Multidimensional liquid chromatography platform for profiling alterations of clusterin N-glycosylation in the plasma of patients with renal cell carcinoma

Abstract

Identification of potential changes in the glycosylation of existing cancer biomarkers can result in a higher level of diagnostic sensitivity and specificity. Clusterin (Apolipoprotein J) has been implicated in renal cell carcinoma (RCC) and other types of malignancy as potential biomarker. In the present work, an automated multi-dimensional HPLC platform enabling high throughput affinity enrichment of clusterin from plasma samples was developed.
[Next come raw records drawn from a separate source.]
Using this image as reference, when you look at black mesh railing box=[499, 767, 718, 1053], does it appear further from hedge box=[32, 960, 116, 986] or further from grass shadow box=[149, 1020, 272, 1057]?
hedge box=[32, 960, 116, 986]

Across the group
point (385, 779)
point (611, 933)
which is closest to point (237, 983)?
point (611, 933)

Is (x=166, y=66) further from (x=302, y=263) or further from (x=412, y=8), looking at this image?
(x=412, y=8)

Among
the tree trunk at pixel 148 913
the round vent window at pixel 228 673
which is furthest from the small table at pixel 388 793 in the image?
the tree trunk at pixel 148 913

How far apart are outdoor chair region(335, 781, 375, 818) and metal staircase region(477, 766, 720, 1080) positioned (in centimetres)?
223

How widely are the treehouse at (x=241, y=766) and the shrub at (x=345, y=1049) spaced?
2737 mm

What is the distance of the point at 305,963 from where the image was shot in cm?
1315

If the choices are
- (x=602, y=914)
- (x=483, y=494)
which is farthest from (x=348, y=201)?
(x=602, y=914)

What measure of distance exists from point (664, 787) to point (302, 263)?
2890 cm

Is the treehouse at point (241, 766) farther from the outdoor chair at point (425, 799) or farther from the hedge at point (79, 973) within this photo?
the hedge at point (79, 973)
Integrated with two dimensional gel electrophoresis, high purity clusterin in microgram quantities suitable for glycan characterization was isolated. The analytical platform was applied to study clusterin glycosylation in a small group of RCC patients before and after nephrectopy as a pilot study to evaluate the performance of the platform. A statistically significant decrease was observed in the levels of a bi-antennary digalactosyl disialylated (A2G2S(3)2) glycans while the levels of a core fucosylated bi-antennary digalactosyl disialylated glycan (FA2G2S(6)2) and a tri-antennary trigalactosyl disialylated glycan (A3G3S(6)2) were increased in the post-surgery plasma samples.

Figure 1

Schematic representation of the multi-dimensional HPLC platform for affinity purification of clustrein. Columns were independently switched on- or off-line for sample binding, column washing, and elution purposes.

Figure 2

(a) SDS-PAGE analysis of immune-affinity enriched clusterin from control plasma and (b) Commassie stained 2-DE separation of affinity purified clusterin from 150 ug plasma, first dimension: IEF pH range 4 to 7 and second dimension: 10% SDS-PAGE. The spots highlighted represent different isoforms of clusterin confirmed by LC-MS analysis (data shown in table.1). clusterin spots were excised and pooled for glycomic analysis.

Figure 3

Representative UPLC-HILIC chromatogram of clusterin N-glycan displaying 16 integrated peaks used for multivariate statistical analysis and Wilcoxon signed rank test

Figure 4

PCA plot generated using multivariate statistical analysis of HILIC-fluorescence glycan profiles of clusterin isolated from RCC patients plasma before ( ) and after (◆) surgery showing Pre samples clustering together and controls (post surgery) dividing into a group of 4 and a group of 2.

Figure 5

ELISA measurement of the level of clusterin in plasma of RCC patients before and after surgery.